How do I improve the voice quality in audio files with poorly recorded voice quality, such as the one attached with this post?
It’s only a small 10 sec file that I have attached, but I have got hours and hours of such audio files with me.
The voice is quite distorted and I have got hundreds of hours of such audio files to be transcribed. I searched on Google and tried a few things on my own, but the result isn’t any better. So any help would be appreciated.
You may be able to reduce the background noise a little with the Noise Reduction effect (https://manual.audacityteam.org/man/noise_reduction.html) but note that if you try to reduce the noise too much, the remaining sound will be even more garbled than it already is, and so become harder to understand.
Probably the best you will be able to get (for intelligibility) is just amplifying up to 0 dB (the default setting in the Amplify effect).
To preface, I wrote and maintain this guide on doing essentially what you ask. I have cleaned over 1500 voice files of vastly different quality, with very different microphones and a wide range of background noise types. Sometimes it is possible to do really impressive things. The problem here is that the data simply is not there to recover. It actually has some great points to get an NR sample, but the noise is much stronger than the signal. I did fiddle with it, none of the techniques that I know to use are able to do much.
The loudest point in the original file is only 0.15, which means that it is effectively a 13-bit file with around 78db of dynamic range. That would normally be fine for clear speech, but that is at the LOUDEST point. Most of the file is around 0.02 to 0.06 which is effectively an 7 - 9 bit file with about 40-50 db of dynamic range. The background hiss itself hits that level when normalized, so I BELIEVE that means it is consuming half of the available dynamic range (I’m not entirely sure on that calculation, but the important thing is that it is quite a bit). Further, when the microphone is able to pick up a decent signal it has a significant amount of distortion which appears to be consuming most of the remaining available range.
Thanks a lot Steve. That Noise Reduction setting is really helping out in letting me hear the voice clearly.
BTW, I have kept the 20Hz to 60Hz levels to the minimum because I read somewhere that this will reduce the “hiss” and background noise a little bit.
I think in that same page, it mentioned that to hear a human voice ‘clearly’ the frequencies around 3000Hz can be increased, so that’s why I have kept the 2000Hz, 2500Hz, and the 3000Hz frequencies at the max.
Should I reduce/increase any other frequencies to hear the voice clearly (less robotic distortion)?
… I have no idea about audible frequencies, as I’m a newbie transcriber trying to make some extra side income from transcribing sucky audios, so any help would be appreciated.
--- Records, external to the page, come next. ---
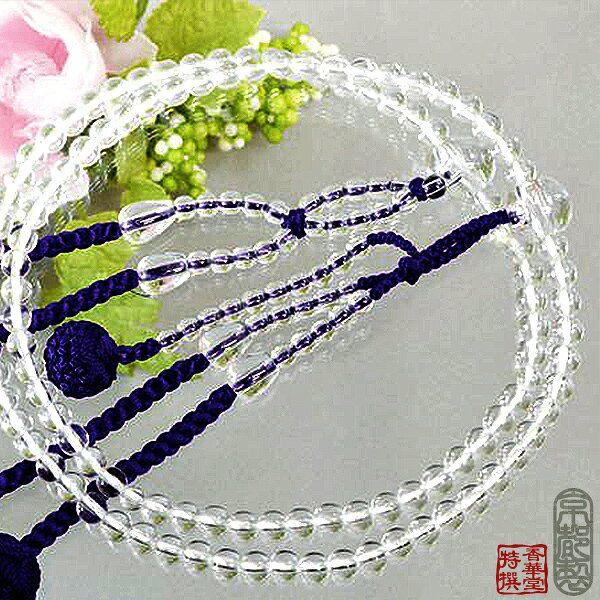 【送料無料】女性用 日蓮宗用本式数珠 8寸サイズ 本水晶5ミリ 共仕立 正絹華梵天房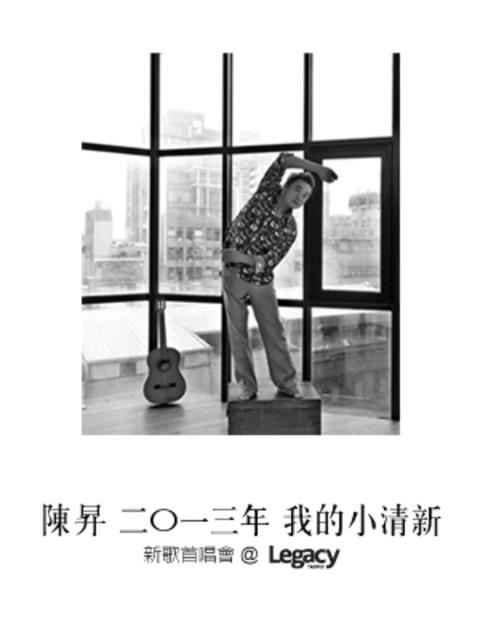 陳昇 2013 年 我的小清新 新歌首唱會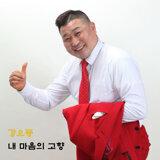 강오동 Kang Oo Dong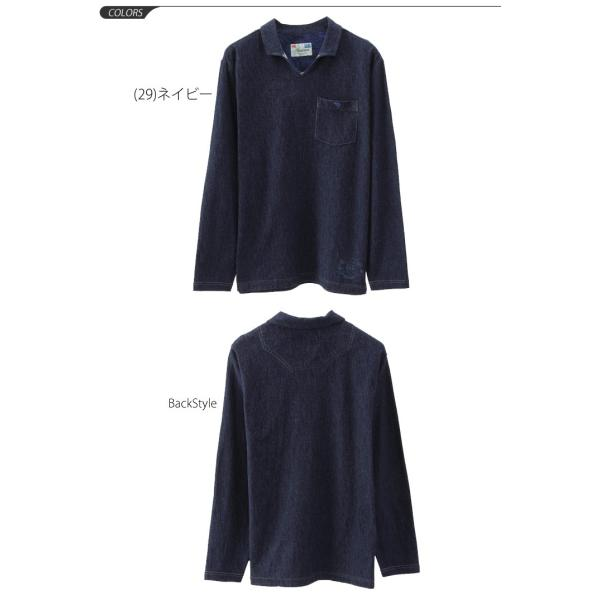 カンタベリー インディゴラガーTee ネイビー ブルー ラガー シャツ 長袖シャツ ライフスタイル/canterbury RA45602|w-w-m|02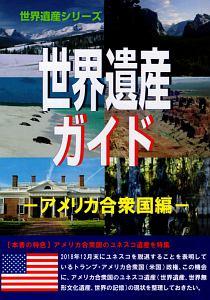 世界遺産ガイド アメリカ合衆国編 世界遺産シリーズ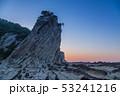 三浦半島毘沙門海岸岩礁の道の夜明け 53241216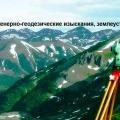Топографическое Бюро ООО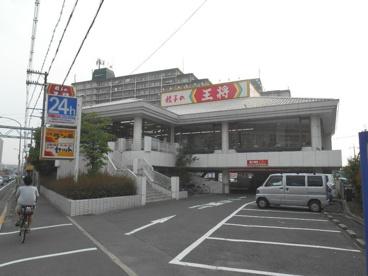 餃子の王将 守口店の画像1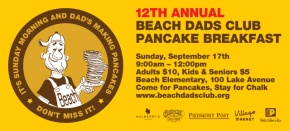 12th Annual Beach Dads Club Pancake Breakfast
I agree that boosting the 2 - 3kHz range, as you suggest, makes it a bit more intelligible (to me), but I’d not boost the 2kHz (2000 Hz) range as much as in your picture as (for me) it makes the sound very harsh and difficult to listen to for very long. However, this is a subjective matter, so whatever works best for you is what matters
I don’t see getting much more out of it than you already have, for the reasons I mentioned above. I’m glad that my guide is helpful, but it is worth remembering that it is mainly concerned with remove unwanted audio from otherwise reasonably good quality files. This is related, but much harder. I don’t know how long your typical file is, but the kind of “by-hand” work require to clean up some of these things would be extremely time consuming.
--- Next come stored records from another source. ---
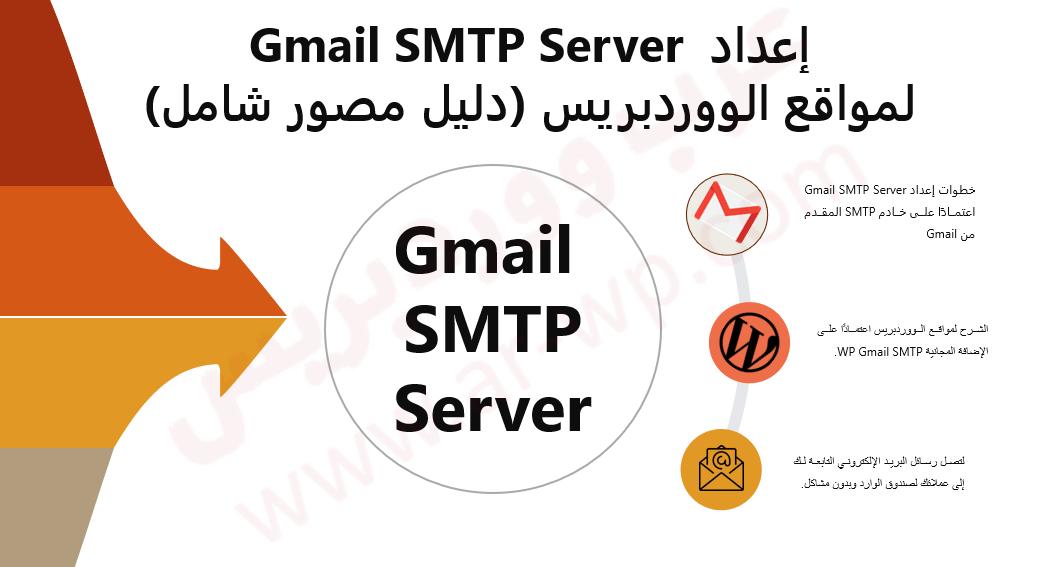 اعداد Gmail SMTP Server لرسائل البريد الإلكتروني لمواقع الووردبريس (دليل مصور شامل)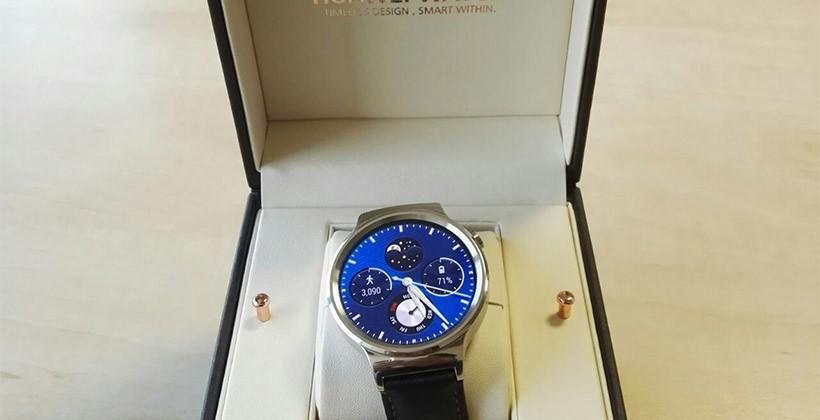 huawei-watch-kutu-220715-1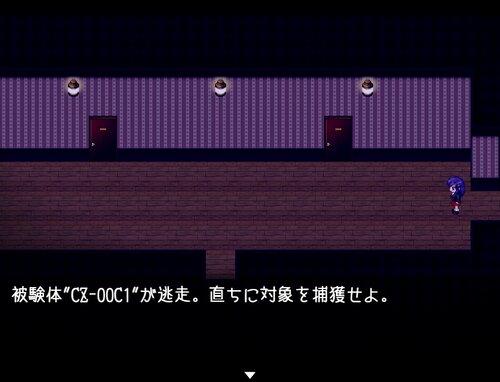 低体温症 Game Screen Shot3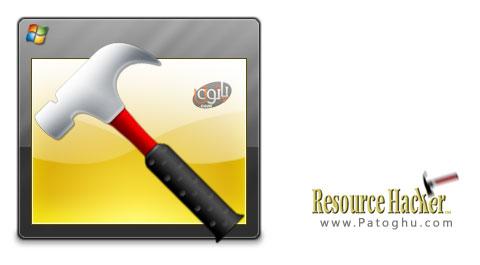 نرم افزار Resource Hacker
Another thing that ocurred to me, are the files you were given 8-bit or 16-bit WAVs? Were they even WAVs? I forgot that Audacity exports to 16-bit by default. If the actual quality of the files you were given is worse than the ones you are exporting…heaven help you.
You can’t AFAIK. I always check it in Foobar 2000, but VLC will show you as well under [Tools → Media Information → Codec → Bits per sample]
That said, even if it says 16-bit the file may have been 8-bit at some point in the chain so it isn’t an absolute guarantee that the data is still there to be recovered. The proof is in the pudding as they say.